Reproduce everything from the first of the rows down through the line containing "6 centimetres", keeping each character unchanged.

______

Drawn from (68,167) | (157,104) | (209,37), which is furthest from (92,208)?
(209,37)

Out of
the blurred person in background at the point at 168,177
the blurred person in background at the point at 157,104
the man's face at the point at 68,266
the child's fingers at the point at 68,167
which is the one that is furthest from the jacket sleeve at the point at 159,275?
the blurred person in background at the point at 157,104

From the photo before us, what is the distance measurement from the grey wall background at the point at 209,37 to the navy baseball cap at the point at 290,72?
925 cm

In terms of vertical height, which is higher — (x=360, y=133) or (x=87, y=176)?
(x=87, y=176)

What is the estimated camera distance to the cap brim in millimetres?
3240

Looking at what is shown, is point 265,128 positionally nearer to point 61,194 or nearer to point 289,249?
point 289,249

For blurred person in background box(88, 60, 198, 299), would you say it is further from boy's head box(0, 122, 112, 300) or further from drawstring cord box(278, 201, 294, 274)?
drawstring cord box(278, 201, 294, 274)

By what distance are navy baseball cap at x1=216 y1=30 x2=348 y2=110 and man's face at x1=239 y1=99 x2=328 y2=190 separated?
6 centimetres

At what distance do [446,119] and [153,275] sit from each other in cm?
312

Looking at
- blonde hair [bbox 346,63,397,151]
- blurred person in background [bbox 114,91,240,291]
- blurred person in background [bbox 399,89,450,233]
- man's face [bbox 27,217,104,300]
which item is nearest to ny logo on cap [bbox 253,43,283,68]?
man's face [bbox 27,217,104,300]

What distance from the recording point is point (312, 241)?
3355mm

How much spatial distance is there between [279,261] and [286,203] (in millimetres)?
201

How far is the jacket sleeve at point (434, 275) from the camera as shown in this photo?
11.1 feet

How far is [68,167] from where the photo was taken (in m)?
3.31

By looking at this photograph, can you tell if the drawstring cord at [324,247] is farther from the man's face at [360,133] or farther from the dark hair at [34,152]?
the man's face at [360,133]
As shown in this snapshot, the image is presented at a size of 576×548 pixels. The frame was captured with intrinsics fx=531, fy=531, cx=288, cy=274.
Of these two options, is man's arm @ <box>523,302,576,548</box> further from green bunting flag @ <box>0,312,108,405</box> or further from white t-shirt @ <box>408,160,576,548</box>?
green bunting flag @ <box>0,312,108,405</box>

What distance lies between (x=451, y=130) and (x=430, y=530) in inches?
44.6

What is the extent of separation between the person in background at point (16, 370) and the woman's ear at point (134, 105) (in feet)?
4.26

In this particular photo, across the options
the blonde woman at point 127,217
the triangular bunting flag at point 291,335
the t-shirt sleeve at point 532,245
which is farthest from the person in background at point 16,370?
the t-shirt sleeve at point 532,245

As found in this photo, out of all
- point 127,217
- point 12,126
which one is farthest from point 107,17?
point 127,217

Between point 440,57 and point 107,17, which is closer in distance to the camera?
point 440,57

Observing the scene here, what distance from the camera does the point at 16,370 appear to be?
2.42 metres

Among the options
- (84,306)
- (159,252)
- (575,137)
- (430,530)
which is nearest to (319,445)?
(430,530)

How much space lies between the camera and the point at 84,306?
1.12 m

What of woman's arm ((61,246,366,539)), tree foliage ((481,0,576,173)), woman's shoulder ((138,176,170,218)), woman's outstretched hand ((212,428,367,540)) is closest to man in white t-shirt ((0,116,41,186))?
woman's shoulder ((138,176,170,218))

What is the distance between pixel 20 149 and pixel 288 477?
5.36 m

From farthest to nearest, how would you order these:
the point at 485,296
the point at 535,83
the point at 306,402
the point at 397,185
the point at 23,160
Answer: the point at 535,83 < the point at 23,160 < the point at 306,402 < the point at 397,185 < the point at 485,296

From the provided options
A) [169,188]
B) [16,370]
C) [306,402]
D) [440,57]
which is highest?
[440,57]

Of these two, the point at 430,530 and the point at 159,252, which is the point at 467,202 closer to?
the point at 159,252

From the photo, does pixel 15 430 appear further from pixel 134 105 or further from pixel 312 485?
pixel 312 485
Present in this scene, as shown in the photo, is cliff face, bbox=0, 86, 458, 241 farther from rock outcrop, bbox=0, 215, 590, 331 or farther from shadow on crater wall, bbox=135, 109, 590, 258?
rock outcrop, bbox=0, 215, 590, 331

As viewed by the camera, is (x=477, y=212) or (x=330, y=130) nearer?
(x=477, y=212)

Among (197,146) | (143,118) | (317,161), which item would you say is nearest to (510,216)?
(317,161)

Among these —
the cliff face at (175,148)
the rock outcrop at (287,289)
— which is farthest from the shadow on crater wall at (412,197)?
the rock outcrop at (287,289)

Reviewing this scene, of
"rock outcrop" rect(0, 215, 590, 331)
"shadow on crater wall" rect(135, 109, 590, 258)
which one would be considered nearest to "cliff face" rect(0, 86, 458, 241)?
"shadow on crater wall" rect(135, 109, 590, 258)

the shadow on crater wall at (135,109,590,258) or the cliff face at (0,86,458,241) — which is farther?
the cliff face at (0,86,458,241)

______

_OUTPUT FOR THIS TASK_
Drawn from (68,167) | (157,104) | (209,37), which is furthest from (92,208)?
(209,37)

Out of
the blurred person in background at the point at 168,177
the blurred person in background at the point at 157,104
the man's face at the point at 68,266
the child's fingers at the point at 68,167
which is the one that is furthest from the jacket sleeve at the point at 159,275?
the blurred person in background at the point at 157,104

From the photo before us, what is the distance measurement from the grey wall background at the point at 209,37 to the navy baseball cap at the point at 290,72?
925 cm

In terms of vertical height, which is higher — (x=360, y=133) or (x=87, y=176)?
(x=87, y=176)

What is the estimated camera distance to the cap brim in millimetres?
3240

Looking at what is shown, is point 265,128 positionally nearer to point 61,194 or nearer to point 289,249?
point 289,249

For blurred person in background box(88, 60, 198, 299), would you say it is further from boy's head box(0, 122, 112, 300) or further from drawstring cord box(278, 201, 294, 274)?
drawstring cord box(278, 201, 294, 274)

By what distance are navy baseball cap at x1=216 y1=30 x2=348 y2=110 and man's face at x1=239 y1=99 x2=328 y2=190 separated?
6 centimetres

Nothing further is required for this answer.